- Division: 1st East
- 2020–21 record: 37–16–3
- Home record: 22–4–2
- Road record: 15–12–1
- Goals for: 196
- Goals against: 156

Team information
- General manager: Jim Rutherford (Jan. 13 – Jan. 27) Patrik Allvin (interim, Jan. 27 – Feb. 9) Ron Hextall (Feb. 9 – May 26)
- Coach: Mike Sullivan
- Captain: Sidney Crosby
- Alternate captains: Kris Letang Evgeni Malkin
- Arena: PPG Paints Arena
- Minor league affiliates: Wilkes-Barre/Scranton Penguins (AHL) Wheeling Nailers (ECHL)

Team leaders
- Goals: Sidney Crosby (24)
- Assists: Sidney Crosby Kris Letang (38)
- Points: Sidney Crosby (62)
- Penalty minutes: Kris Letang (32)
- Plus/minus: Kris Letang (+19)
- Wins: Tristan Jarry (25)
- Goals against average: Casey DeSmith (2.54)
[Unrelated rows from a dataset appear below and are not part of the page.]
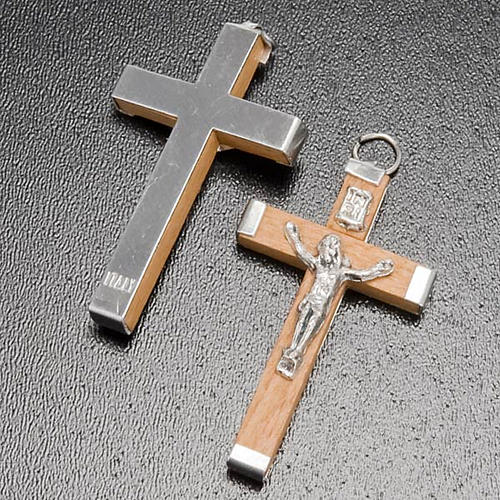 Cruz madeira corpo e verso metal bricolage terço 3
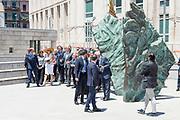 Staatsbezoek van Koning en Koningin aan de Republiek Italie - dag 2 - Palermo /// State visit of King and Queen to the Republic of Italy - Day 2 - Palermo<br /> <br /> Op de foto / On the photo: <br />  Koning Willem-Alexander en Koningin Maxima brengen een bezoek aan het Monument Maffia Slachtoffers bij Piazza della Memoria in Palermo<br /> <br /> King Willem-Alexander and Queen Maxima visit the Monument Maffia Victims at Piazza della Memoria in Palermo
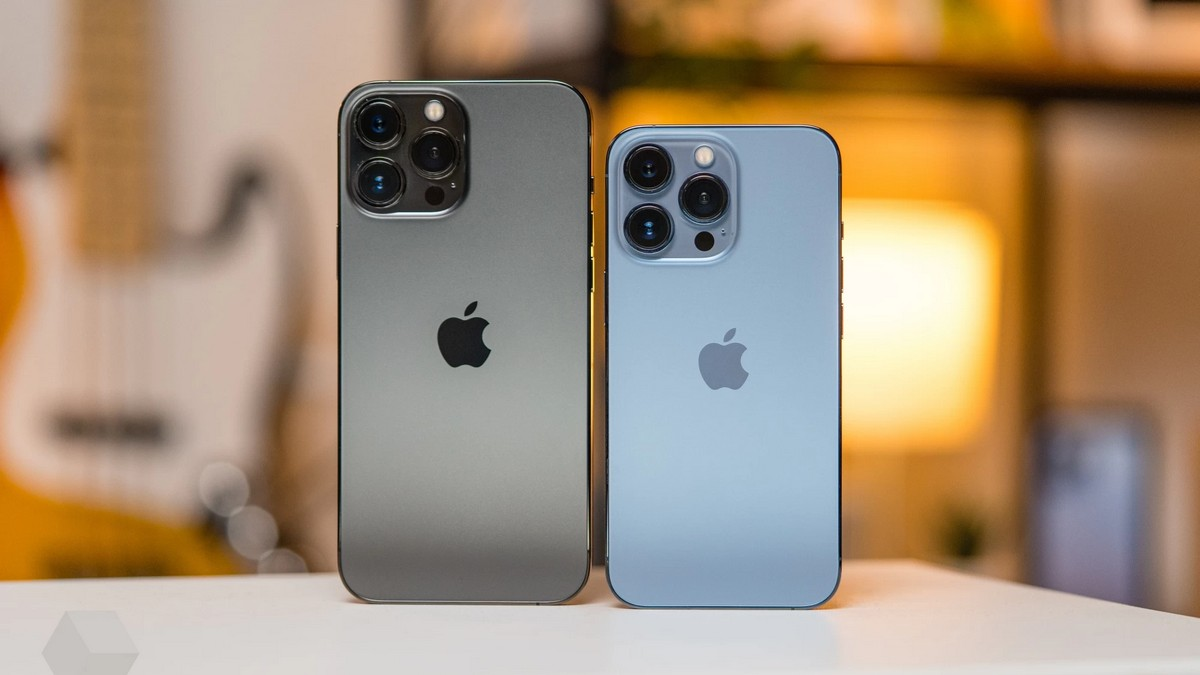 Появились официальные цены на iPhone 13 в Украине
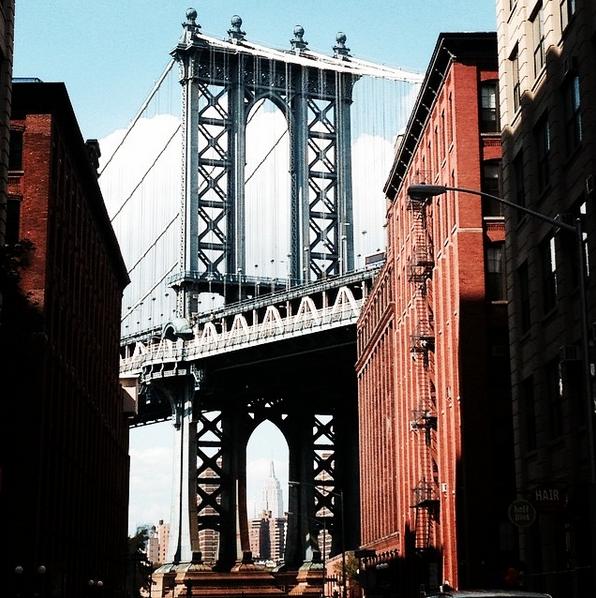 pon de brooklyn avec vue sur empire state building new york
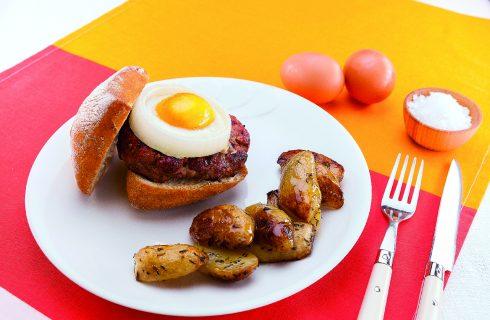Hamburger con uovo in cipolla, scalogno e fontina, al barbecue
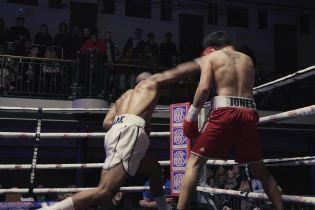 Упал лицом на ринг и лежал неподвижно: в боксе произошел один из самых зрелищных нокаутов в истории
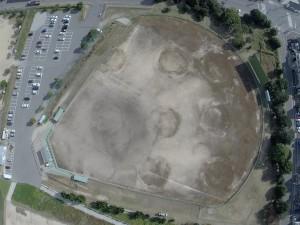 野球場 70年経過しても、重油タンクの跡が消えません。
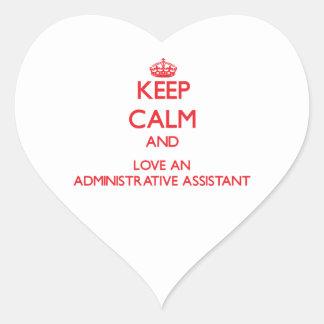 Guarde la calma y ame a un ayudante administrativo calcomanías corazones personalizadas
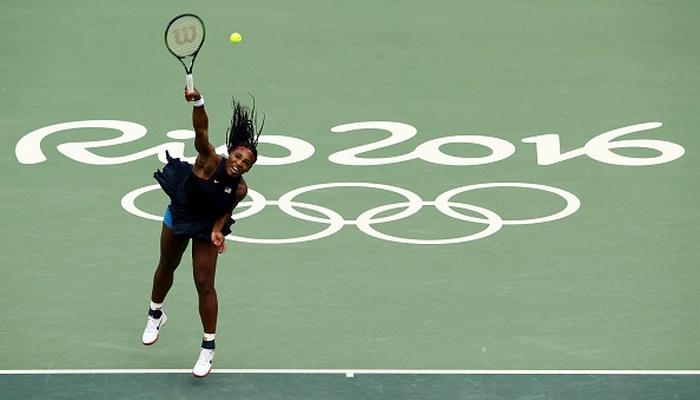 Серена Уильямс одолела Гаврилову впервом круге Олимпиады, Павлюченкова сыграет сПуиг
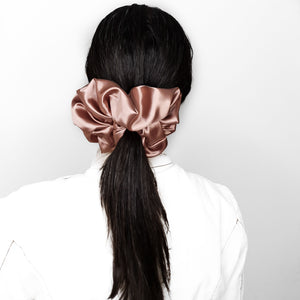 XXL SCRUNCHIE - SATIN in DUSTY PINK
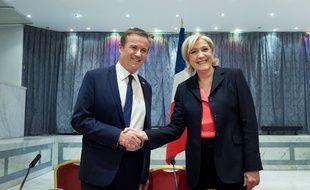 Paris, le 29 avril 2017. - Marine Le Pen annonce que Nicolas Dupont-Aignan sera son Premier ministre si elle remporte l'élection présidentielle.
= 2020–21 Pittsburgh Penguins season =

NHL team season

The 2020–21 Pittsburgh Penguins season was the 54th season for the National Hockey League team that was established on June 5, 1967. On December 20, 2020, the league temporarily realigned into four divisions with no conferences due to the COVID-19 pandemic and the ongoing closure of the Canada–United States border. As a result of this realignment, the Penguins would play this season in the East Division and would only play against the other teams in their new division during the regular season and potentially the first two rounds of the playoffs.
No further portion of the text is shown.